Search the records for the string "suatu" and copy every line where it turns up.

Start of SUPPLIED DATA

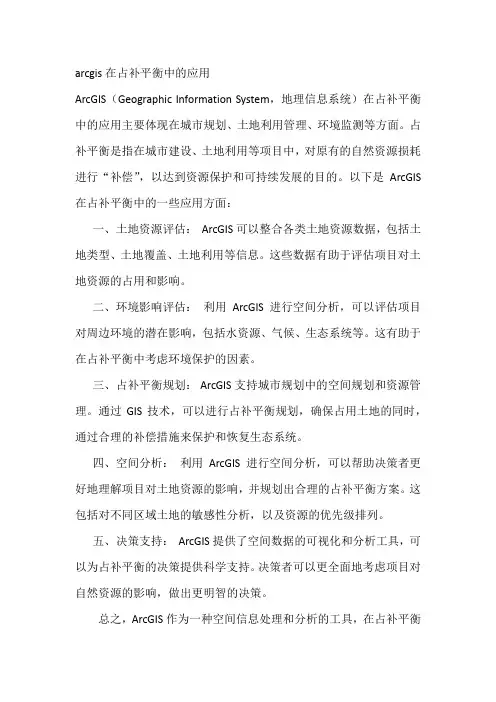 arcgis 在占补平衡中的应用

ArcGIS（Geographic Information System，地理信息系统）在占补平衡中的应用主要体现在城市规划、土地利用管理、环境监测等方面。占补平衡是指在城市建设、土地利用等项目中，对原有的自然资源损耗进行“补偿”，以达到资源保护和可持续发展的目的。以下是 ArcGIS 在占补平衡中的一些应用方面：

一、土地资源评估： ArcGIS 可以整合各类土地资源数据，包括土地类型、土地覆盖、土地利用等信息。这些数据有助于评估项目对土地资源的占用和影响。

二、环境影响评估： 利用 ArcGIS 进行空间分析，可以评估项目对周边环境的潜在影响，包括水资源、气候、生态系统等。这有助于在占补平衡中考虑环境保护的因素。

三、占补平衡规划： ArcGIS 支持城市规划中的空间规划和资源管理。通过 GIS 技术，可以进行占补平衡规划，确保占用土地的同时，通过合理的补偿措施来保护和恢复生态系统。

四、空间分析： 利用 ArcGIS 进行空间分析，可以帮助决策者更好地理解项目对土地资源的影响，并规划出合理的占补平衡方案。这包括对不同区域土地的敏感性分析，以及资源的优先级排列。

五、决策支持： ArcGIS 提供了空间数据的可视化和分析工具，可以为占补平衡的决策提供科学支持。决策者可以更全面地考虑项目对自然资源的影响，做出更明智的决策。

总之，ArcGIS 作为一种空间信息处理和分析的工具，在占补平衡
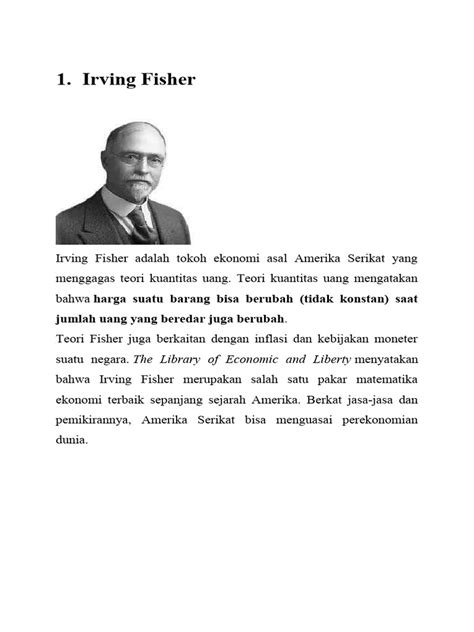 1. Irving Fisher

Irving Fisher adalah tokoh ekonomi asal Amerika Serikat yang menggagas teori kuantitas uang. Teori kuantitas uang mengatakan bahwa harga suatu barang bisa berubah (tidak konstan) saat jumlah uang yang beredar juga berubah.
Teori Fisher juga berkaitan dengan inflasi dan kebijakan moneter suatu negara. The Library of Economic and Liberty menyatakan bahwa Irving Fisher merupakan salah satu pakar matematika ekonomi terbaik sepanjang sejarah Amerika. Berkat jasa-jasa dan pemikirannya, Amerika Serikat bisa menguasai perekonomian dunia.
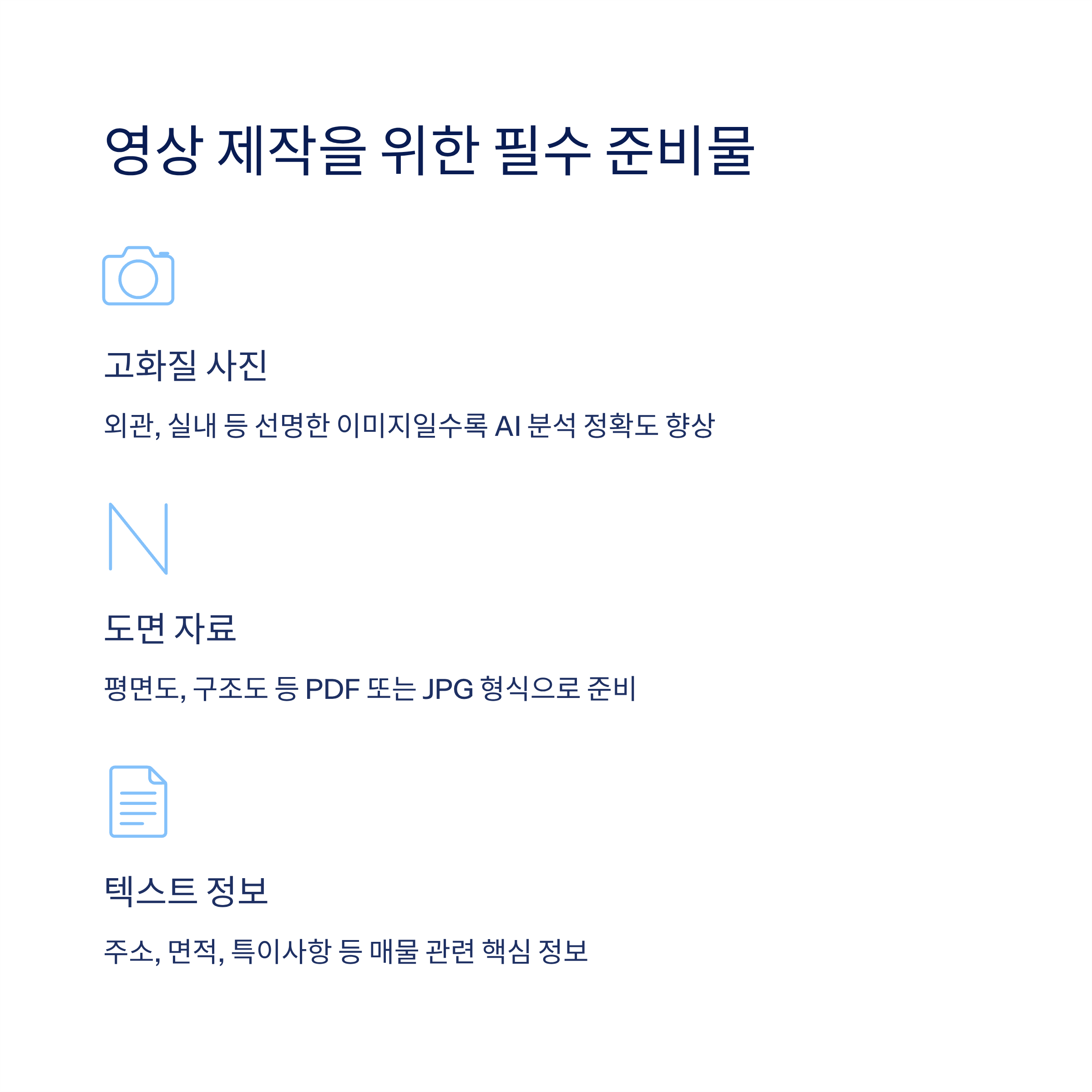 영상 제작을 위한 필수 준비물

고화질 사진

외관, 실내 등 선명한 이미지일수록 AI 분석 정확도 향상

도면 자료

평면도, 구조도 등 PDF 또는 JPG 형식으로 준비

텍스트 정보

주소, 면적, 특이사항 등 매물 관련 핵심 정보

End of SUPPLIED DATA

EXPECTED ANSWER
Irving Fisher adalah tokoh ekonomi asal Amerika Serikat yang menggagas teori kuantitas uang. Teori kuantitas uang mengatakan bahwa harga suatu barang bisa berubah (tidak konstan) saat jumlah uang yang beredar juga berubah.
Teori Fisher juga berkaitan dengan inflasi dan kebijakan moneter suatu negara. The Library of Economic and Liberty menyatakan bahwa Irving Fisher merupakan salah satu pakar matematika ekonomi terbaik sepanjang sejarah Amerika. Berkat jasa-jasa dan pemikirannya, Amerika Serikat bisa menguasai perekonomian dunia.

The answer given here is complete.